- [Consigna a]
Resume, por favor, el texto seleccionado en dos oraciones.
#### Texto seleccionado ####
No hay que esperar, pues, a 1918 –fin del primer acto de la guerra civil europea- como hace Armin Mohler, para encajarla en la catástrofe weimariana, ni tampoco a la implementación nietzscheana de Heidegger. Volviendo a España, los representantes más interesantes de esta corriente, como ya se podido intuir, son Unamuno, Baroja, y Maeztu, con la continuidad otorgada por Ortega y la radicalidad estética de Giménez Caballero.
El libro de Marcigiliano I Figli di Don Chisciotte realiza un aceptable estudio sobre las referencias ideológicas de la Revolución Conservadora española: de Ortega y Gasset, Menéndez Pelayo, Unamuno, junto a otros ideólogos más politizados como Giménez Caballero o Ledesma Ramos, o los historiadores Menéndez Pidal, Américo Castro y Sánchez Albornoz. En cualquier caso, los únicos estudios sobre la influencia europea en estos autores españoles apuntan, especialmente, al protagonismo, por ejemplo, de Maurras y Barrès, más que a los “revolucionario-conservadores” alemanes.
Y, desde luego, este “singular” conservadurismo revolucionario ibérico tendrá, como es lógico, unas notas definitorias que lo separan del resto de fenómenos europeos: la ausencia del sentimiento de catástrofe tras la primera guerra mundial (sustituido por el desastre de 1898 por la pérdida del imperio colonial tras la guerra contra los norteamericanos), la trascendencia otorgada al catolicismo tradicionalista, si bien en forma de agonismo como Unamuno o de agnosticismo como Ortega (frente al luteranismo, el paganismo o el retorno a la religión indoeuropea, incluso frente a ciertas desviaciones del misticismo y del esoterismo, tan extendido en centroeuropa) y, finalmente, el pan-hispanismo iberoamericano (junto al europeismo como retorno español al continente).
#### Datos a procesar ####
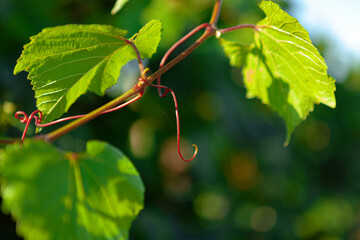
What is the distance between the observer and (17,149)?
0.95ft

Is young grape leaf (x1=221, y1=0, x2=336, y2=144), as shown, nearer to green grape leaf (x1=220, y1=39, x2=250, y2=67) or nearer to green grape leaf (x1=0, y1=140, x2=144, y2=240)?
green grape leaf (x1=220, y1=39, x2=250, y2=67)

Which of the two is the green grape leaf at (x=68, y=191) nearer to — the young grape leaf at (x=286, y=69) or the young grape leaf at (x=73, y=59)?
the young grape leaf at (x=73, y=59)

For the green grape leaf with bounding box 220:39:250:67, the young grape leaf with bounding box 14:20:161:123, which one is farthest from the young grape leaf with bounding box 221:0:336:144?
the young grape leaf with bounding box 14:20:161:123

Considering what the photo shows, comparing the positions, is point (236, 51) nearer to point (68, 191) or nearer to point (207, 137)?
point (68, 191)

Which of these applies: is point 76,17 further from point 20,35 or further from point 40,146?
point 40,146

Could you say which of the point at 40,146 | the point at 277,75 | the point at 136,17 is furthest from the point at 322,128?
the point at 40,146

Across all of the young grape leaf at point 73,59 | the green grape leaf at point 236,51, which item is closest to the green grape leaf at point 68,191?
the young grape leaf at point 73,59

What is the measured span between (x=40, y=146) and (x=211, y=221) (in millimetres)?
1815

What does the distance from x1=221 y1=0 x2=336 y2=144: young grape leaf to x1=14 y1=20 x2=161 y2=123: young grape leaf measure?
0.39 feet

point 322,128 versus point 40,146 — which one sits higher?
point 40,146

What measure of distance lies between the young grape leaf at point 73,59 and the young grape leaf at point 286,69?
0.39ft

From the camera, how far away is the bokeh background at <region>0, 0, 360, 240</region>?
96 cm

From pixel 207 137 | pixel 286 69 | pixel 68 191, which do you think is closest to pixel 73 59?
pixel 68 191

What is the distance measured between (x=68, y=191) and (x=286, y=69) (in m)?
0.24
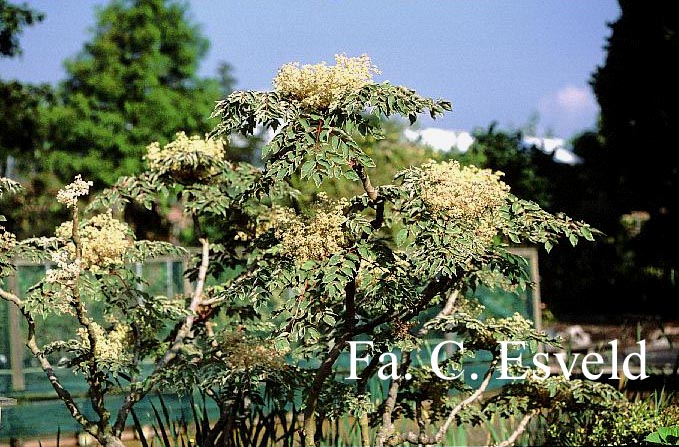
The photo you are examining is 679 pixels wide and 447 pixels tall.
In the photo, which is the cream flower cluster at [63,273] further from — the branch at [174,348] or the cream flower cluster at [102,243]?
the branch at [174,348]

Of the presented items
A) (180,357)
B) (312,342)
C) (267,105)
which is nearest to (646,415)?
(312,342)

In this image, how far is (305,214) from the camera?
156 inches

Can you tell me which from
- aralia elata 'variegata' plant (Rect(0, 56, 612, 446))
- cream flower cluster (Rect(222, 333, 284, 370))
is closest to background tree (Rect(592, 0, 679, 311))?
aralia elata 'variegata' plant (Rect(0, 56, 612, 446))

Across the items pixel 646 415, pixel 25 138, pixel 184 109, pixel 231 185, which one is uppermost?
pixel 184 109

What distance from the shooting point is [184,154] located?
16.0ft

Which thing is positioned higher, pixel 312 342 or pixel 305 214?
pixel 305 214

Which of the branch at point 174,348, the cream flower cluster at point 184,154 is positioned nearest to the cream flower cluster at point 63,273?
the branch at point 174,348

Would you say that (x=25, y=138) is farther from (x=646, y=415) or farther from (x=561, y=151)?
(x=646, y=415)

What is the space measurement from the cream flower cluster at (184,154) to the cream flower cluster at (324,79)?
120 cm

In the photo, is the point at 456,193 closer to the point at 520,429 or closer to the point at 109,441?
the point at 520,429

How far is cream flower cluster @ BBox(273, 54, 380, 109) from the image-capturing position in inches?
145

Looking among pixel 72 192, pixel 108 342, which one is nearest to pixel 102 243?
pixel 108 342

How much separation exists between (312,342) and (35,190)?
25.8 metres

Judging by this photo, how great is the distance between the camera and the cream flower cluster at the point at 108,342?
4383 millimetres
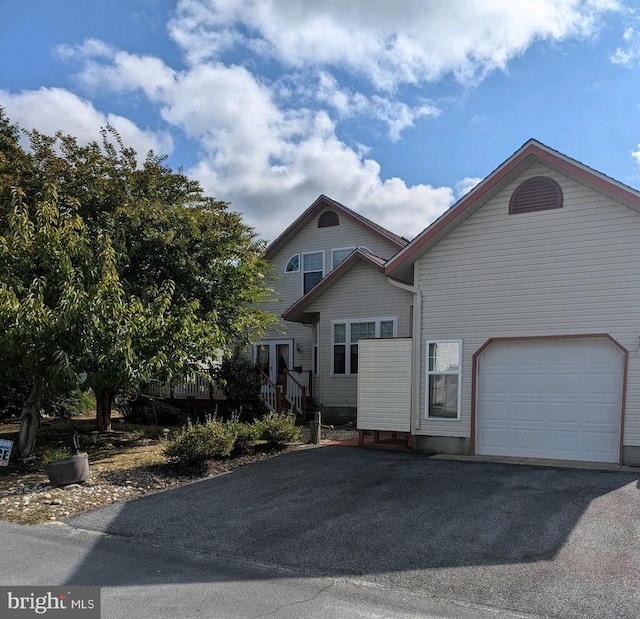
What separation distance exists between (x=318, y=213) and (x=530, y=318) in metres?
11.9

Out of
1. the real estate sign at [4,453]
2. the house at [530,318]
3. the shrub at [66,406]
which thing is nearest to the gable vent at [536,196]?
the house at [530,318]

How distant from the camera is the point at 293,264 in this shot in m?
21.4

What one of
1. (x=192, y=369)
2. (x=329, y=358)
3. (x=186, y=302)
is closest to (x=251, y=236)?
(x=186, y=302)

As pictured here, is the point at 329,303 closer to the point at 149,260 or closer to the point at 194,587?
the point at 149,260

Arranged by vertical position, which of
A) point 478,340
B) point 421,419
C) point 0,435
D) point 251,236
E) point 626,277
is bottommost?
point 0,435

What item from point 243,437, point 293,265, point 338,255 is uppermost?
point 338,255

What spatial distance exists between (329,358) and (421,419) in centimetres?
647

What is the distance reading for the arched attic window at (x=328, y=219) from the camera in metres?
20.5

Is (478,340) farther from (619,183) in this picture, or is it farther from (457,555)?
(457,555)

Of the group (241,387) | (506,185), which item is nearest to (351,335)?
(241,387)

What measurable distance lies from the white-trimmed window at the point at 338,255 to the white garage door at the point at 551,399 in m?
10.1

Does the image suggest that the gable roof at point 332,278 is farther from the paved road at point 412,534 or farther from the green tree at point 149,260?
the paved road at point 412,534

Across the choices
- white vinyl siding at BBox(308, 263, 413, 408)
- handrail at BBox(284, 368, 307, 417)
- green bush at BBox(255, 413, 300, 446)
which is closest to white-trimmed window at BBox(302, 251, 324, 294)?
white vinyl siding at BBox(308, 263, 413, 408)

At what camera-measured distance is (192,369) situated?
11852 millimetres
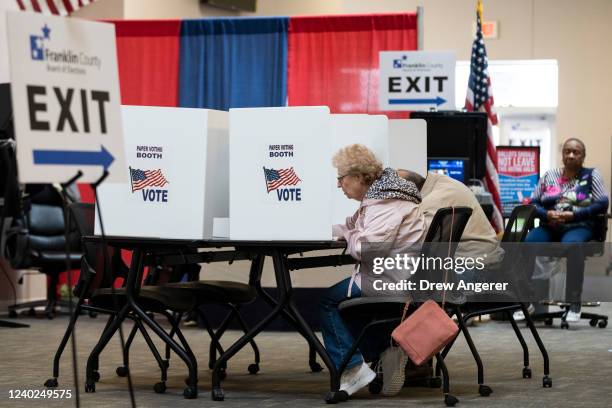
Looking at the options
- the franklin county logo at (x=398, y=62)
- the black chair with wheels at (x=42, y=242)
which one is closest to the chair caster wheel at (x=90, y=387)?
the black chair with wheels at (x=42, y=242)

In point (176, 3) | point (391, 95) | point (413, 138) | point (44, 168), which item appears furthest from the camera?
point (176, 3)

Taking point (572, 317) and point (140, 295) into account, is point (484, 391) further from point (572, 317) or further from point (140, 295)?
point (572, 317)

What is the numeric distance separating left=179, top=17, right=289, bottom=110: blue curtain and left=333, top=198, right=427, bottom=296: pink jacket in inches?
246

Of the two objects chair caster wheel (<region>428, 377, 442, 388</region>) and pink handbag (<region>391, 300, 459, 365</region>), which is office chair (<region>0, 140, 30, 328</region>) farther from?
pink handbag (<region>391, 300, 459, 365</region>)

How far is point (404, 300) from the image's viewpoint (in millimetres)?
4379

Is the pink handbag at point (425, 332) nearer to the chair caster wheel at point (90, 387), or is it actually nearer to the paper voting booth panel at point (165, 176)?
the paper voting booth panel at point (165, 176)

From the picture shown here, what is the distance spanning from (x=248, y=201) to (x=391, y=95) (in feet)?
14.1

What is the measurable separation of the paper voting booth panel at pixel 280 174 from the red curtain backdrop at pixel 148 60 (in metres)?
6.49

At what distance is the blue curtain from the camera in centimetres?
####
- [Consigna b]
Expresa en una tabla Markdown con las columnas «Núm.» y «Texto» las líneas del listado, empezando en la que contiene "Is the pink" y terminando en la última línea del listado, ambas incluidas. Omite las líneas en blanco.

- [Respuesta correcta a]
En España, los representantes más interesantes de esta corriente son Unamuno, Baroja y Maeztu, con la continuidad de Ortega y la radicalidad estética de Giménez Caballero, y los estudios sobre la influencia europea en estos autores apuntan más a Maurras y Barrès que a los "revolucionario-conservadores" alemanes. Este conservadurismo revolucionario ibérico se distingue del resto de fenómenos europeos por la ausencia del sentimiento de catástrofe tras la primera guerra mundial, sustituido por el desastre de 1898, por la trascendencia otorgada al catolicismo tradicionalista y por el pan-hispanismo iberoamericano.

- [Respuesta correcta b]
| Núm. | Texto |
|---|---|
| 1 | Is the pink handbag at point (425, 332) nearer to the chair caster wheel at point (90, 387), or is it actually nearer to the paper voting booth panel at point (165, 176)? |
| 2 | the paper voting booth panel at point (165, 176) |
| 3 | From the picture shown here, what is the distance spanning from (x=248, y=201) to (x=391, y=95) (in feet)? |
| 4 | 14.1 |
| 5 | What is the measurable separation of the paper voting booth panel at pixel 280 174 from the red curtain backdrop at pixel 148 60 (in metres)? |
| 6 | 6.49 |
| 7 | At what distance is the blue curtain from the camera in centimetres? |